# Moving from USA to Valencia...looking for work and/or advice



## lcobert (Jan 19, 2015)

Hello!
My name is Lauren. I'm planning to move to Valencia, hopefully around the end of this coming summer, but possibly sooner if I can find a contracted job. I'm excited and hopeful, but also realistic, because I've been doing a lot of research and I understand the job market, the bureaucratic systems, and the costs associated with living there can be difficult. However, I'm not moving with the intention of making a lot of money; rather, I'm moving for some very motivating personal reasons.

I've been teaching in the public school system here in the States for eleven years, and I also have a Master's degree in Special Education. Having studied Spanish for years in school and having studied abroad (in Argentina), I speak Spanish conversationally, and I hope that as I immerse myself I'll move closer to fluency. I have traveled abroad before, to Italy, Spain, France, Israel, Argentina, and Uruguay, along with a few other places.
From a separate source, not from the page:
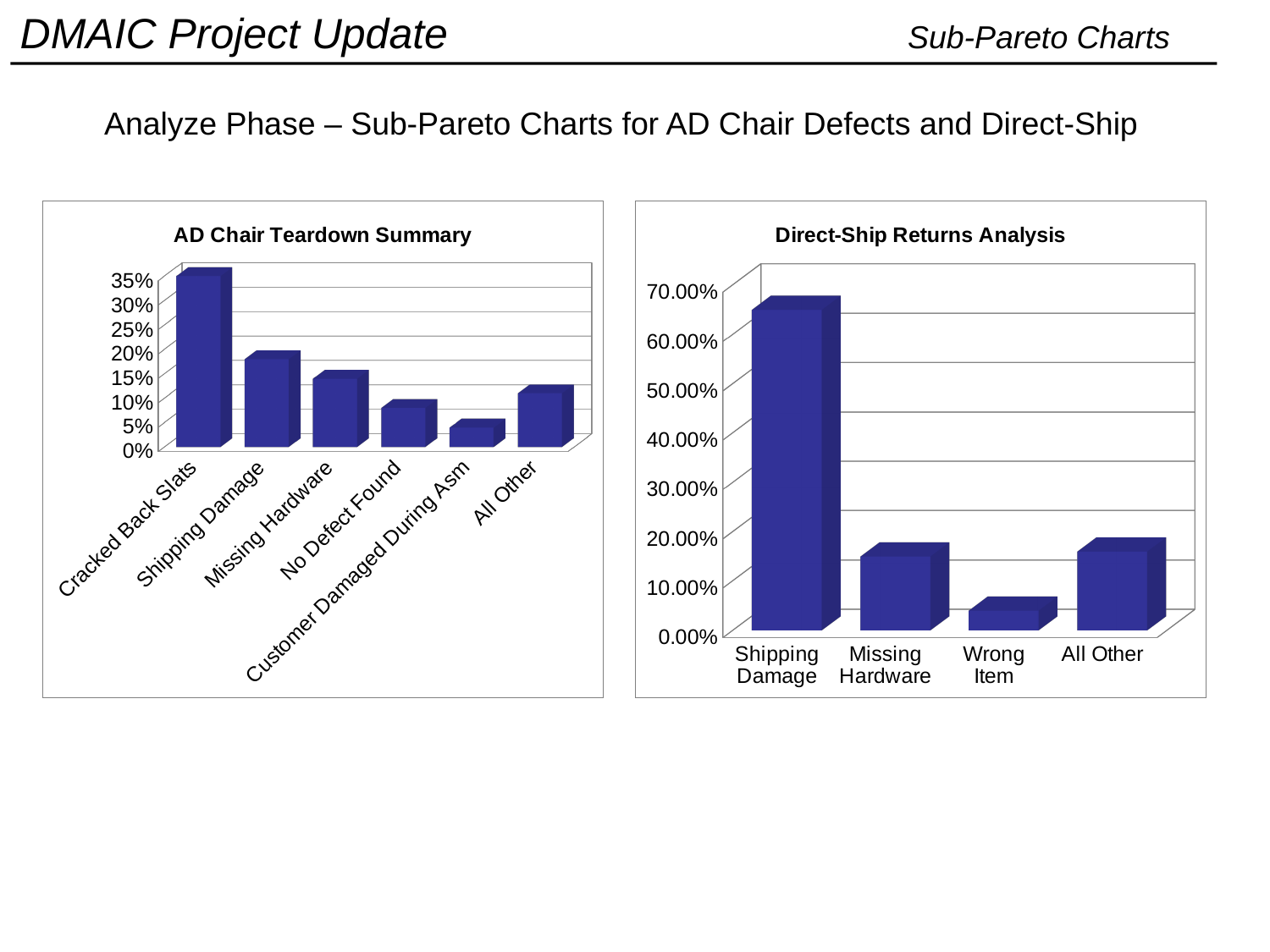
How many categories are shown in the AD Chair Teardown Summary chart? 6 In the Direct-Ship Returns Analysis chart, is the value for Shipping Damage greater or less than 60.00%? greater In the AD Chair Teardown Summary chart, which category has the lowest value? Customer Damaged During Asm In the AD Chair Teardown Summary chart, which is larger: Shipping Damage or All Other? Shipping Damage In the Direct-Ship Returns Analysis chart, is the value for Wrong Item greater or less than 10.00%? less In the AD Chair Teardown Summary chart, is the value for Cracked Back Slats greater or less than 30%? greater What type of chart is the AD Chair Teardown Summary? bar chart How many categories are shown in the Direct-Ship Returns Analysis chart? 4 In the AD Chair Teardown Summary chart, which category has the highest value? Cracked Back Slats In the Direct-Ship Returns Analysis chart, which category has the lowest value? Wrong Item In the Direct-Ship Returns Analysis chart, which category has the highest value? Shipping Damage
I'm reaching out to as many people as I find in Spain that may be able to lead me in the right direction in terms of finding a job. Although I think teaching English would be the most logical route, I'm ready to be flexible with the type of work that is available (other fields, unskilled labor, etc.) until I can find my way. I would be so grateful for any help people may be able to offer, whether it be the sharing of contacts you might know or just some basic advice....or just well wishes! If you'd like to know anything more about me, please do not hesitate to ask, and I may or may not answer (depending on the question!). 
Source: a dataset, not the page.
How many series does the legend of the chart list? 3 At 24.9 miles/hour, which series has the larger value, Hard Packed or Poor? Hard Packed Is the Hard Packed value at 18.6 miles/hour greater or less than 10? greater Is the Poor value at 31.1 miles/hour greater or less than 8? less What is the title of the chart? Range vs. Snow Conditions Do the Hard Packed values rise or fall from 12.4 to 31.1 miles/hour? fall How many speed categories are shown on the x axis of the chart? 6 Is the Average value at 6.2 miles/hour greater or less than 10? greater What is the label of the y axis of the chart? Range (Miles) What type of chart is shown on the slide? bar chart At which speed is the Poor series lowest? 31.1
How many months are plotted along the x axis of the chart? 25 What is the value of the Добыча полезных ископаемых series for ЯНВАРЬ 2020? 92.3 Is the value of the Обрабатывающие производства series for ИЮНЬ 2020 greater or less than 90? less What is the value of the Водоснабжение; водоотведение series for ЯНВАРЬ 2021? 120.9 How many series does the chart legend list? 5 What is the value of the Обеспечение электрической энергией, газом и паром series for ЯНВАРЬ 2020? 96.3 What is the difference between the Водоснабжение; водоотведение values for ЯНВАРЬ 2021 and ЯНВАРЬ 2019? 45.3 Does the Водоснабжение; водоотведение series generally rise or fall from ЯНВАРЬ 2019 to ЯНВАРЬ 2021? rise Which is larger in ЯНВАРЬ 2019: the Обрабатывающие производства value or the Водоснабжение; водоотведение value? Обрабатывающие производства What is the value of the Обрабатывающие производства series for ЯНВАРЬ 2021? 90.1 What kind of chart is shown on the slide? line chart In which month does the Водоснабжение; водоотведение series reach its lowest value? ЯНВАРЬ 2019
I hope everyone finds themselves happy and healthy. 

Lauren


----------



## xabiaxica (Jun 23, 2009)

lcobert said:


> Hello!
> My name is Lauren. I'm planning to move to Valencia, hopefully around the end of this coming summer, but possibly sooner if I can find a contracted job. I'm excited and hopeful, but also realistic, because I've been doing a lot of research and I understand the job market, the bureaucratic systems, and the costs associated with living there can be difficult. However, I'm not moving with the intention of making a lot of money; rather, I'm moving for some very motivating personal reasons.
> 
> I've been teaching in the public school system here in the States for eleven years, and I also have a Master's degree in Special Education. Having studied Spanish for years in school and having studied abroad (in Argentina), I speak Spanish conversationally, and I hope that as I immerse myself I'll move closer to fluency. I have traveled abroad before, to Italy, Spain, France, Israel, Argentina, and Uruguay, along with a few other places.
> ...


:welcome:

tbh I think your only chance of getting a contracted job would be with an American school, so start contacting them!
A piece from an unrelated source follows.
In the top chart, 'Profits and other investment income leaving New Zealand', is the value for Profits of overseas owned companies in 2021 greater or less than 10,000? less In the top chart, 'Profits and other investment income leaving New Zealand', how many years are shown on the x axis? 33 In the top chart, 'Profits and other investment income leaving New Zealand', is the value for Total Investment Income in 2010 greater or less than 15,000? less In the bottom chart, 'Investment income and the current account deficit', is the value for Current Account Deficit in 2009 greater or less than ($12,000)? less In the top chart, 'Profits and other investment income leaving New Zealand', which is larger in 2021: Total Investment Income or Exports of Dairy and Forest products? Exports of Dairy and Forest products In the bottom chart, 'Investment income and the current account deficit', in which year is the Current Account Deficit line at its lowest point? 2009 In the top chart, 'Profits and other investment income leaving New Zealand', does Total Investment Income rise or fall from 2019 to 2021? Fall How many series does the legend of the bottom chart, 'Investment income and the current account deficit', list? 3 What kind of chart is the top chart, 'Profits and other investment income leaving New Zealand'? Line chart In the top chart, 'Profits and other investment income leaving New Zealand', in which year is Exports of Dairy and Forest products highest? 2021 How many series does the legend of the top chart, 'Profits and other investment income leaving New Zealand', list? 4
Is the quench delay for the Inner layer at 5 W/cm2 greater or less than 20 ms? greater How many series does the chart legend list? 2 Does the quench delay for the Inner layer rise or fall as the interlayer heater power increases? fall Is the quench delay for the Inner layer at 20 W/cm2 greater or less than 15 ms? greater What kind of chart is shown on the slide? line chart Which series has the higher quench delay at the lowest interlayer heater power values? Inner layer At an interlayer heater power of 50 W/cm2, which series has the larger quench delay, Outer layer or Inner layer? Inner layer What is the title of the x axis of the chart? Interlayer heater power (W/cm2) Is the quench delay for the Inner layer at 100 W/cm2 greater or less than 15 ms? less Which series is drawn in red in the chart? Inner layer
or try this Consejerias Exteriores : Cultural Ambassadors: North American Language and Culture Assistants in Spain


----------



## brocher (Mar 21, 2011)

Xabs's suggestion is about your only chance, because you, assuming you are originally from the US, would only be entitled to work in the EU if you could find an employer who can get a visa for you- and to do that they would have to prove that there is no EU citizen who could do the job.


----------



## lcobert (Jan 19, 2015)

Thank you both! That's helpful to know...I'll follow up with the school you suggested!


----------



## alborino (Dec 13, 2014)

lcobert said:


> .................. Having studied Spanish for years in school and having studied abroad (in Argentina), I speak Spanish conversationally, and I hope that as I immerse myself I'll move closer to fluency. .................


Sorry off topic but so refreshing to here a realistic view of learning a language. 

:focus:

Lauren not sure what your precise specialisation is when you say "Master's degree in Special Education" but you might be able to open doors with that. I'd certainly get in touch with Spanish Universities who may be able to point you at opportunities.

But the very best of luck to you


----------



## lcobert (Jan 19, 2015)

Thank you! I will do that!


----------